# [STORED RECORDS]

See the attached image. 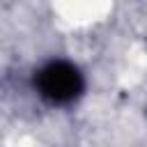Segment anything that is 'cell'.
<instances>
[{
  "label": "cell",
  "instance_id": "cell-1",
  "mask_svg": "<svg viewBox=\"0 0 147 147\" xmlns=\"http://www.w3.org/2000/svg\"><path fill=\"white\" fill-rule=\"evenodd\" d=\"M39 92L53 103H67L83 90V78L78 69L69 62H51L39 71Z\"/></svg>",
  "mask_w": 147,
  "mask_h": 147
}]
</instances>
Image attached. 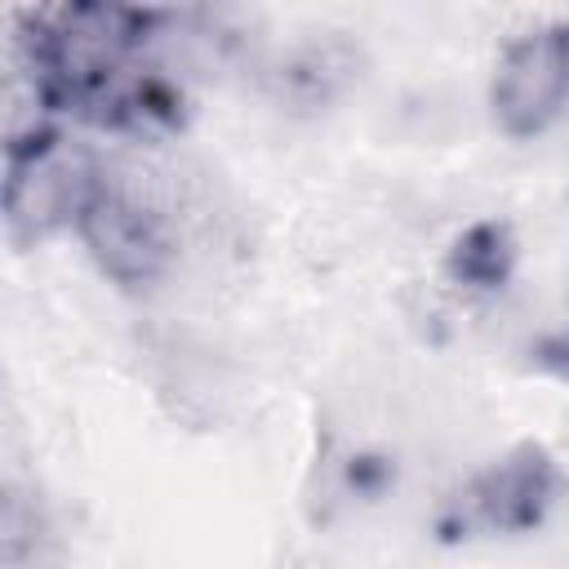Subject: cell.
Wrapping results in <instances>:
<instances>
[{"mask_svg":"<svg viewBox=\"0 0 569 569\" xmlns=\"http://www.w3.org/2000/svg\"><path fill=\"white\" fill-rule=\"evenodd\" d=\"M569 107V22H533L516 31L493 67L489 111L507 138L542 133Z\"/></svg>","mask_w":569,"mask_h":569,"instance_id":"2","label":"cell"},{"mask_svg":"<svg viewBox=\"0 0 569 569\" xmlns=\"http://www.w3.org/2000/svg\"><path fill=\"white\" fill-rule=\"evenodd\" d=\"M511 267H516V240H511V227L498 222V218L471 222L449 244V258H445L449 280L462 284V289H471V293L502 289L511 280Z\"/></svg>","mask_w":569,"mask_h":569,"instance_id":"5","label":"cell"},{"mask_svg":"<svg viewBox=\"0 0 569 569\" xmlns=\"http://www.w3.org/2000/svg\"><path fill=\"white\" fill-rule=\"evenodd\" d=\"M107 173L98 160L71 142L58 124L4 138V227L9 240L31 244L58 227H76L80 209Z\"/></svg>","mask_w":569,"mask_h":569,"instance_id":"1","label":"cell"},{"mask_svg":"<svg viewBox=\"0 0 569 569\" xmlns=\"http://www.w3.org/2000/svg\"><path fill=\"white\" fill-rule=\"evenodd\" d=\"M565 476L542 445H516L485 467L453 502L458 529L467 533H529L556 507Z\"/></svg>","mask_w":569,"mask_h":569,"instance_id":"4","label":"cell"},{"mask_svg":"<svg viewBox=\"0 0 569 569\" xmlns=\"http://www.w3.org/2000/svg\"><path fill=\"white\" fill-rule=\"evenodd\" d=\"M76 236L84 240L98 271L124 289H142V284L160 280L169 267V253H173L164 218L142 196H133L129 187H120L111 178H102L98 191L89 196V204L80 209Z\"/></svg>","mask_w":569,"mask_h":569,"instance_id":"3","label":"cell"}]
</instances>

# [INSTRUCTION]
List every line of the records that contains the word "white", matching case exactly.

# [EXERCISE ANSWER]
  "mask_svg": "<svg viewBox=\"0 0 147 147\" xmlns=\"http://www.w3.org/2000/svg\"><path fill=\"white\" fill-rule=\"evenodd\" d=\"M39 92L53 103H67L83 90V78L78 69L69 62H51L39 71Z\"/></svg>",
[{"mask_svg":"<svg viewBox=\"0 0 569 569\" xmlns=\"http://www.w3.org/2000/svg\"><path fill=\"white\" fill-rule=\"evenodd\" d=\"M569 107V22H533L516 31L493 67L489 111L507 138L542 133Z\"/></svg>","mask_w":569,"mask_h":569,"instance_id":"2","label":"cell"},{"mask_svg":"<svg viewBox=\"0 0 569 569\" xmlns=\"http://www.w3.org/2000/svg\"><path fill=\"white\" fill-rule=\"evenodd\" d=\"M511 267H516V240H511V227L498 222V218L471 222L449 244V258H445L449 280L462 284V289H471V293L502 289L511 280Z\"/></svg>","mask_w":569,"mask_h":569,"instance_id":"5","label":"cell"},{"mask_svg":"<svg viewBox=\"0 0 569 569\" xmlns=\"http://www.w3.org/2000/svg\"><path fill=\"white\" fill-rule=\"evenodd\" d=\"M107 173L98 160L71 142L58 124L4 138V227L9 240L31 244L58 227H76L80 209Z\"/></svg>","mask_w":569,"mask_h":569,"instance_id":"1","label":"cell"},{"mask_svg":"<svg viewBox=\"0 0 569 569\" xmlns=\"http://www.w3.org/2000/svg\"><path fill=\"white\" fill-rule=\"evenodd\" d=\"M565 476L542 445H516L485 467L453 502L458 529L467 533H529L556 507Z\"/></svg>","mask_w":569,"mask_h":569,"instance_id":"4","label":"cell"},{"mask_svg":"<svg viewBox=\"0 0 569 569\" xmlns=\"http://www.w3.org/2000/svg\"><path fill=\"white\" fill-rule=\"evenodd\" d=\"M76 236L84 240L98 271L124 289H142V284L160 280L169 267V253H173L164 218L142 196H133L129 187H120L111 178H102L98 191L89 196V204L80 209Z\"/></svg>","mask_w":569,"mask_h":569,"instance_id":"3","label":"cell"}]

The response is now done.